• **Written exercise**: Locate the line that contains "What is the distance between", then copy it and all later lines of the data below exactly, through the last one.

A run of records:
↓
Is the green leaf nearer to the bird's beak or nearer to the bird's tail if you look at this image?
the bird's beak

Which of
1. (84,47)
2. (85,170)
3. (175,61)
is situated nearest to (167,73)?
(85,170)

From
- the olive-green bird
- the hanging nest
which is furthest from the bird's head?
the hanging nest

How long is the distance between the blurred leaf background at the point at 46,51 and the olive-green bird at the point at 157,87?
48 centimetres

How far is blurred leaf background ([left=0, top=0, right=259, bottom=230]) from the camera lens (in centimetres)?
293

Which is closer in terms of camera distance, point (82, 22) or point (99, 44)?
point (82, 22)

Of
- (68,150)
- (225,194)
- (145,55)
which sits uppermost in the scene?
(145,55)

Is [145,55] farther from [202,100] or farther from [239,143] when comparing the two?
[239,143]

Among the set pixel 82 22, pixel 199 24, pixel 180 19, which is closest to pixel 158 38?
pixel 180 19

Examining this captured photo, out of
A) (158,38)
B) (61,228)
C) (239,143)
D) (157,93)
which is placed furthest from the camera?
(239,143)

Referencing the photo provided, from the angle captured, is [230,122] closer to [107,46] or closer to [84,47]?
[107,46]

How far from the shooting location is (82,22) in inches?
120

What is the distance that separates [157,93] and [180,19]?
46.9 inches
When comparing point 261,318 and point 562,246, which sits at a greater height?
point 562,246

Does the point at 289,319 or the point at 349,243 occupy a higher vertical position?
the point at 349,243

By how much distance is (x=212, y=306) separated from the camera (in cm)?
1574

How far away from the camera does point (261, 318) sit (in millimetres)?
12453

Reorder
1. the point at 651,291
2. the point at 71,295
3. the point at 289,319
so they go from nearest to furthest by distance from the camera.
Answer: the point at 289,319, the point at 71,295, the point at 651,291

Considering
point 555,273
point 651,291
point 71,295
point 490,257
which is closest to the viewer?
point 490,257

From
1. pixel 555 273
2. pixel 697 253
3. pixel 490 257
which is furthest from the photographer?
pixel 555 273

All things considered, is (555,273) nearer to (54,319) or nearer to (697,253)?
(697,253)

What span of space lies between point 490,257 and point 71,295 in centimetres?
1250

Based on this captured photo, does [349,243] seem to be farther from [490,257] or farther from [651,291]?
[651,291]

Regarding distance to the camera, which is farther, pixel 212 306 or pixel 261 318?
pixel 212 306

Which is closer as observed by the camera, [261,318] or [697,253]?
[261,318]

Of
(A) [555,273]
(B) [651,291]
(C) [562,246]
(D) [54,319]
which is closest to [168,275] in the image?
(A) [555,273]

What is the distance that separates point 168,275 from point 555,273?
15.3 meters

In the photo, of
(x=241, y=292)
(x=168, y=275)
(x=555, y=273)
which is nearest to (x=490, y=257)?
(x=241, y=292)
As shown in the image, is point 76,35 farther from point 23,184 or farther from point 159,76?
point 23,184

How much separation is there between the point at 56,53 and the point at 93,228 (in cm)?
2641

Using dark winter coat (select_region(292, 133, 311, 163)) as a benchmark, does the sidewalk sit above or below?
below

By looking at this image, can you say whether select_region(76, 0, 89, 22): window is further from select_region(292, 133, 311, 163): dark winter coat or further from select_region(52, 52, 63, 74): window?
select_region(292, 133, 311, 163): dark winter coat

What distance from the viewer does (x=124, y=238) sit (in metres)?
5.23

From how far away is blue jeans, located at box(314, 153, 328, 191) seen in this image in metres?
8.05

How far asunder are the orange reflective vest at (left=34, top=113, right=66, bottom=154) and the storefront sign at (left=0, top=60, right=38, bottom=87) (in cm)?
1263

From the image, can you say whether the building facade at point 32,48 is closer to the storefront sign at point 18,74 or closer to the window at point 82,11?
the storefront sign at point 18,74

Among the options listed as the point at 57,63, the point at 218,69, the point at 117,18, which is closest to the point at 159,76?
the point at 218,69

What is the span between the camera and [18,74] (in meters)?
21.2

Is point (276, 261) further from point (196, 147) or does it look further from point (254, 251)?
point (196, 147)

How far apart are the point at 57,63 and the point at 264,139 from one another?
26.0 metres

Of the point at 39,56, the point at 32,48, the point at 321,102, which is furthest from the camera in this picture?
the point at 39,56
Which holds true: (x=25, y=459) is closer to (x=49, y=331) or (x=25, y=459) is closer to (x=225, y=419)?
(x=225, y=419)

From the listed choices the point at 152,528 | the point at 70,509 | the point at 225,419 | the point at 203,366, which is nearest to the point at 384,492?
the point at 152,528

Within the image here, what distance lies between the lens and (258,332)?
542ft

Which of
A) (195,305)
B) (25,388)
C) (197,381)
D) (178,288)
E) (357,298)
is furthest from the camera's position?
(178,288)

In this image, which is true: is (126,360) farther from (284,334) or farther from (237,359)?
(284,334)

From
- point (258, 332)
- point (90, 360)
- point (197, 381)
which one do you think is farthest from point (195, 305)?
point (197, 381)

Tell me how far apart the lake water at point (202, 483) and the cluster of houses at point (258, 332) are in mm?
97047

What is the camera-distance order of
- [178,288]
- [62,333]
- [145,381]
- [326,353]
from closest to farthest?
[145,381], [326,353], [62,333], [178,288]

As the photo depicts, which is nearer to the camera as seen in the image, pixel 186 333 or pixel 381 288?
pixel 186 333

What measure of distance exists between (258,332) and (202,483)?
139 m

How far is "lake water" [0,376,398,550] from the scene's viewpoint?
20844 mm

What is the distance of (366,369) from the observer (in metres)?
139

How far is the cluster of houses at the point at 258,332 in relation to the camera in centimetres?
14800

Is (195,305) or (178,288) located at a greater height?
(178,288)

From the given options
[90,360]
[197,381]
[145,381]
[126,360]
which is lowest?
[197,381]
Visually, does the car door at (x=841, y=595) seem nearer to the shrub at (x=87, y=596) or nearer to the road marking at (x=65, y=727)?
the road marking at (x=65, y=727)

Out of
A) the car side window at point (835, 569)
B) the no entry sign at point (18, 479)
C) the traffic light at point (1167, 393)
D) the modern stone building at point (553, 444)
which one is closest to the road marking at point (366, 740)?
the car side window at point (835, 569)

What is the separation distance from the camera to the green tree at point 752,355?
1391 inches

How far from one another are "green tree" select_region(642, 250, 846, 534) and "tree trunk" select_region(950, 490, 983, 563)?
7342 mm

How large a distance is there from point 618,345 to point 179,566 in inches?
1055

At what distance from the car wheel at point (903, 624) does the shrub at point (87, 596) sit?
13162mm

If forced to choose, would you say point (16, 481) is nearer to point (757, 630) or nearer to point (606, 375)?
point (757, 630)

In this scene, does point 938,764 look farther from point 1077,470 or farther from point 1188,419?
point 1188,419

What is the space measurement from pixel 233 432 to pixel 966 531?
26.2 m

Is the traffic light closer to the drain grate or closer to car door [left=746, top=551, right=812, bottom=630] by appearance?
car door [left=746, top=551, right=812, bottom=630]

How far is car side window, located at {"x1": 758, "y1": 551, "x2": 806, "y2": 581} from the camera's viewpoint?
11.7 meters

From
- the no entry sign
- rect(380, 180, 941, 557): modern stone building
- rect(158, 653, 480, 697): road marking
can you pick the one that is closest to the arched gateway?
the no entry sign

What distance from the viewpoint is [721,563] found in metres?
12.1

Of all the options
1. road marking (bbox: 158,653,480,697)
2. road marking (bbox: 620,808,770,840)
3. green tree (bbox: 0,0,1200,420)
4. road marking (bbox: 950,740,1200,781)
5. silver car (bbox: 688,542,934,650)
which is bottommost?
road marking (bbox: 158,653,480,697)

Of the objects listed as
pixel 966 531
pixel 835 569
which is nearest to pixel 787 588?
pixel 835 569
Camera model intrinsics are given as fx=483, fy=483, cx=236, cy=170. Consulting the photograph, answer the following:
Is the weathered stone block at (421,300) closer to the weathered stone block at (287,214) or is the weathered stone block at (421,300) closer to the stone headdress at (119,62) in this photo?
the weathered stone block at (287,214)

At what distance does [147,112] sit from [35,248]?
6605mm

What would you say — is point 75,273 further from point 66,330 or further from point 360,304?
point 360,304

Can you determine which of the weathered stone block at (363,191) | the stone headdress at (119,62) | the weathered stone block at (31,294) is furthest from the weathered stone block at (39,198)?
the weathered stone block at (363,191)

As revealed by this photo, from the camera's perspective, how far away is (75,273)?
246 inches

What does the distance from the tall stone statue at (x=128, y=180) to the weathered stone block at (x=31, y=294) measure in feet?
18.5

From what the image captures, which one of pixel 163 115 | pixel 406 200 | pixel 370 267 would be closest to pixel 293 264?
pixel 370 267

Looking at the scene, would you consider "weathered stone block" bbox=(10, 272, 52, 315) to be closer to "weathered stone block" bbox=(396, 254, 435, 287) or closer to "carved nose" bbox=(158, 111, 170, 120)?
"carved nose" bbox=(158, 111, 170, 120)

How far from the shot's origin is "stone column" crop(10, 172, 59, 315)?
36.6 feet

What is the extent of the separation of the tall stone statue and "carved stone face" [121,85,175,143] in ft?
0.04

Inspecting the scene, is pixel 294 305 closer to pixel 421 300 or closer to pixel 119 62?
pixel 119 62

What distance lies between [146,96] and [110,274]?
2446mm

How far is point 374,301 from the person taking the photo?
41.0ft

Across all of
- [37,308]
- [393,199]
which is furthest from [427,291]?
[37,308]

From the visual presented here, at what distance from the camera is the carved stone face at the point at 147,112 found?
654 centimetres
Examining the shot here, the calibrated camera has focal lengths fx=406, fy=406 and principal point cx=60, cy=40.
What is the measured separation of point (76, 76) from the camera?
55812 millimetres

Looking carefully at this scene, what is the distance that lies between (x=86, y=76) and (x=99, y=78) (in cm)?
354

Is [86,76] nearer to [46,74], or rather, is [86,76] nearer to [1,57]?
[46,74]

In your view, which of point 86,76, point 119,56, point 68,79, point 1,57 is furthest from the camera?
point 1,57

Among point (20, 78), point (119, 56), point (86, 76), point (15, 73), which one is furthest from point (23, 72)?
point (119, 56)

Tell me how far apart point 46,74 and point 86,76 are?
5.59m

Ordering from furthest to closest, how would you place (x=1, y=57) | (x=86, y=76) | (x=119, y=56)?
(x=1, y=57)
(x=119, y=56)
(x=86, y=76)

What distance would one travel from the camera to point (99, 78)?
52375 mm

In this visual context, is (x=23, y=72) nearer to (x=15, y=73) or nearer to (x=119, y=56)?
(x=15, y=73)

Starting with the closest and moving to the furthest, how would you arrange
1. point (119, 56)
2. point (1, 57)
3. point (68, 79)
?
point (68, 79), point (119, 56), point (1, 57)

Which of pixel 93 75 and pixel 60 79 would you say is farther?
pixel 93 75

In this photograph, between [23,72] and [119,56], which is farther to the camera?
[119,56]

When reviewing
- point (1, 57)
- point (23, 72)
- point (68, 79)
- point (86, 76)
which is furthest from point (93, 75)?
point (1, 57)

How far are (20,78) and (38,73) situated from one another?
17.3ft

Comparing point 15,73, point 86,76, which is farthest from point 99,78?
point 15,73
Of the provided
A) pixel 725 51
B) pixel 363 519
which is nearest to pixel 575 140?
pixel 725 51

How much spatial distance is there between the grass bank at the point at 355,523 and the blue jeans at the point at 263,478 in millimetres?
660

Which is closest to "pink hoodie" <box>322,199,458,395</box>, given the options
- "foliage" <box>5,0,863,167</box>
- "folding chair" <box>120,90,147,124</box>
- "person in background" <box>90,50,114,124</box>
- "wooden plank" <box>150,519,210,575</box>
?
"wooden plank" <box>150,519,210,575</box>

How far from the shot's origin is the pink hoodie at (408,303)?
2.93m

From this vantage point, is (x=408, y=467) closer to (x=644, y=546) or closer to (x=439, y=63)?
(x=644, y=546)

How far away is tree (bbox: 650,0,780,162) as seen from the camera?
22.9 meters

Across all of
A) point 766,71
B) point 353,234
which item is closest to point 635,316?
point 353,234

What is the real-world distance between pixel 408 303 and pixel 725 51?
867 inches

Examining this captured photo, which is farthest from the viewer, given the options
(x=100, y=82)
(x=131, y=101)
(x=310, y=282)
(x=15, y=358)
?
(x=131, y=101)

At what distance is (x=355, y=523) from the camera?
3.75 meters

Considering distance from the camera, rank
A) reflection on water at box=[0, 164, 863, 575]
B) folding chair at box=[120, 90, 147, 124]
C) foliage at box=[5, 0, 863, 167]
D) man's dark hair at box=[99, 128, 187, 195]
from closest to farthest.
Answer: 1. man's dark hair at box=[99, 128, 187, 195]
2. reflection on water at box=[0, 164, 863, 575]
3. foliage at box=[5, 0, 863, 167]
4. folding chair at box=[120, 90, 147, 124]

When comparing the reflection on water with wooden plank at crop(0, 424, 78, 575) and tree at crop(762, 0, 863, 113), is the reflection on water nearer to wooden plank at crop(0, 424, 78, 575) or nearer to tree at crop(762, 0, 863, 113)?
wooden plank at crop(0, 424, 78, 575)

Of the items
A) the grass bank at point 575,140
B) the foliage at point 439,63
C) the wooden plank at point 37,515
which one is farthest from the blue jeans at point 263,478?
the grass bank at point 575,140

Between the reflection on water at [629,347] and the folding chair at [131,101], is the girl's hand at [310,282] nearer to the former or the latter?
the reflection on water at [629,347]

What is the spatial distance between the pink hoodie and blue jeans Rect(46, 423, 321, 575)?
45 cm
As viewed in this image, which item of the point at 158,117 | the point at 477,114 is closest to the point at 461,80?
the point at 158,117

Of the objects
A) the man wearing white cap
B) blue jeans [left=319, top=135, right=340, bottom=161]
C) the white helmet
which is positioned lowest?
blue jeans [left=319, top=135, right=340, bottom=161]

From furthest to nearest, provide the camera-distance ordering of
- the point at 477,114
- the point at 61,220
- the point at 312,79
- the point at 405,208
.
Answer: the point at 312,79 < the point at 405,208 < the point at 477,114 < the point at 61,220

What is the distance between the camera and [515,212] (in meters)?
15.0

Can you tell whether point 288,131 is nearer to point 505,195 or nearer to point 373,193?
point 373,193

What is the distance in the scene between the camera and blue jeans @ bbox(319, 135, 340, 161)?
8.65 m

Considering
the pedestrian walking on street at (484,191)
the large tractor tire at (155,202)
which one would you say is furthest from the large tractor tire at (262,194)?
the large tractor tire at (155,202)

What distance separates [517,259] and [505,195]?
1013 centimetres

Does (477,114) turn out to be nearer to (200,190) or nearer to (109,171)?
↑
• **Exercise answer**:
What is the distance between the camera and [515,212] (in meters)?
15.0

Can you tell whether point 288,131 is nearer to point 505,195 or nearer to point 373,193?
point 373,193

What is the distance in the scene between the camera and blue jeans @ bbox(319, 135, 340, 161)?
8.65 m

Considering
the pedestrian walking on street at (484,191)
the large tractor tire at (155,202)
which one would you say is furthest from the large tractor tire at (262,194)?
the large tractor tire at (155,202)

What distance separates [517,259] and [505,195]?
1013 centimetres

Does (477,114) turn out to be nearer to (200,190) or nearer to (109,171)?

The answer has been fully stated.